Required action 1:
List every sentence in the email thread on FCC IDs and white-space databases that ends with a question mark.
Required action 2:
Write the passage that follows the last line of the email thread on FCC IDs and white-space databases.

Text segment:
Hi, Peter,

In part, you write:

...
> The FCC rule requires the Master to identify the slave by FCC-ID and
> query the WSDB to determine if it is allowed to provide access/service
> to this device (FCC-ID).
...
> How the master gets the information
> from the slave or how it maintains or verifies it is not, I believe,
> within the PAWS scope.

You seem to agree, though, that we must have some representation of
the slave's FCC ID on the PAWS interface, and that the database must
be able to give an answer (yes/no) about a particular FCC ID.  Correct?

This seems to imply some sort of relationship between the slave device
and the database.  If we want a slave device (with a different vendor/
owner/database from the master device) to interoperate with any master
device, it would seem that any database would need to be capable of
responding yes/no with respect to any particular slave FCC ID.

Will there be a global whitelist of all un-revoked FCC IDs?  Or am I 
mistaken, and is FCC ID more akin to a model number than a serial number?

-Pete



Peter Stanforth wrote:
> Under current US rules a "Slave" or low power Personal/Portable client
> attempts to associate with a "master" which is a Fixed or
> Personal/Portable Mode 2 device. As a precursor to this association
> attempt the master has obtained a permitted channel list from a WSDB.
> The FCC rule requires the Master to identify the slave by FCC-ID and
> query the WSDB to determine if it is allowed to provide access/service
> to this device (FCC-ID). The rules don't preclude the master from
> remembering this information so it does not have to ask again if it has
> cached the response from the WSDB. So from a protocol perspective, which
> is what I believe PAWS is about, there needs to be a mechanism to
> support this kind of capability. How the master gets the information
> from the slave or how it maintains or verifies it is not, I believe,
> within the PAWS scope. Under the same US rules a "slave" that is a High
> Power Fixed device (Typically found in a wide area point to point or
> point to multipoint solution) the slave has to both register with the
> WSDB and request a channel list.  The rule explicitly allows the slave,
> in this case, to use the channel that the master is operating on to
> query the WSDB. If the returned channel list does not include the
> channel the master is currently operating on then the slave cannot use
> it and the master/slave have to figure out some alternative (no rule to
> define what or how that happens). As a US WSDB operator. We never see a
> low power personal portable slave, other than the query from it's
> master). We treat a high power fixed slave in exactly the same way as a
> high power fixed master.
> 
> On WedApr/18/12 Wed Apr 18, 12:02 PM, "Peter McCann"
> <[email protected]> wrote:
> 
>> Hi, Brian,
>> 
>> The problem is, the master device cannot be authoritative on whether
>> the slave device is approved for use by the regulator.  It must rely
>> on the WSDB it uses (has a relationship with) to tell it.

Supplied material:
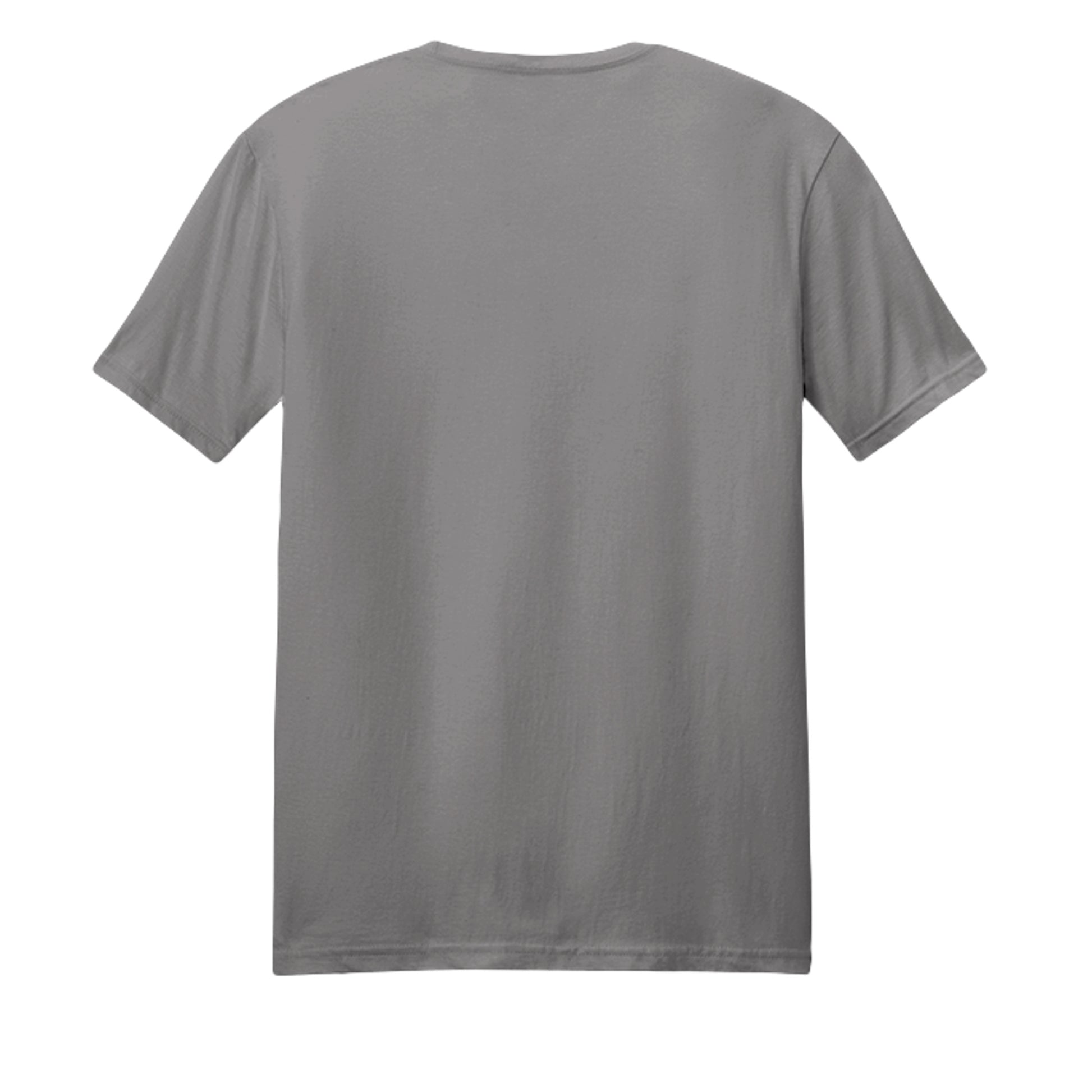 Medium Grey - PC54 - BACK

Final answer 1:
Correct?
Will there be a global whitelist of all un-revoked FCC IDs?
Or am I mistaken, and is FCC ID more akin to a model number than a serial number?

Final answer 2:
>> 
>> At the least, we need a format for device identifiers that can be
>> understood by multiple independently operated databases.  Maybe the
>> WSDB trusts the master device to collect this information securely from
>> the slave devices using slave-to-master credentials.  Normally, the
>> allocation authority for the identifier space would be a trust anchor
>> for the identifier-to-device binding.  I agree that the master-to-slave
>> interface is out of scope, but there should be some mechanism in the
>> marketplace for the master device operator to securely bind the
>> identifier presented by the slave to the communication channel with the
>> slave device, in the sense that the master device is able to know in a
>> secure way that the device it is talking to actually does own the
>> regulator-assigned device identifier.  It seems natural for the master
>> device to rely on its relationship with a database to help with this
>> binding.
>> 
>> -Pete
>> 
>> Rosen, Brian wrote:
>>> <As individual, and I should have said that on all of my messages on
>>> this thread> The credentialling system used between the database
>>> server and its client (the master) are those of its client.  The
>>> database trusts its client.
>>> 
>>> The client (the master) may need its customer, the slave, to present
>>> credentials for service.
>>> 
>>> This means we assume transitive trust on the ID information from the
>>> client.  The master validates the slave, the database validates the
>>> master.  I would not advocate trying to make anything more complex.
>>> 
>>> Brian
>>> 
>>> On Apr 18, 2012, at 11:16 AM, Peter McCann wrote:
>>> 
>>>> Right, the master queries the database on behalf of the slave,
>>>> sending the slave's Device ID and location.  (See Don's message about
>>>> validating the FCC ID).  My question is, what is the security model
>>>> for validating the slave's ID?  Is there a secure credential
>>>> associated with the ID, or is it an insecure check of a number
>>>> against a whitelist?  If the former, we will need a credential
>>>> management system that is able to cross between different databases. 
>>>> If the latter, I wonder if it opens up security problems.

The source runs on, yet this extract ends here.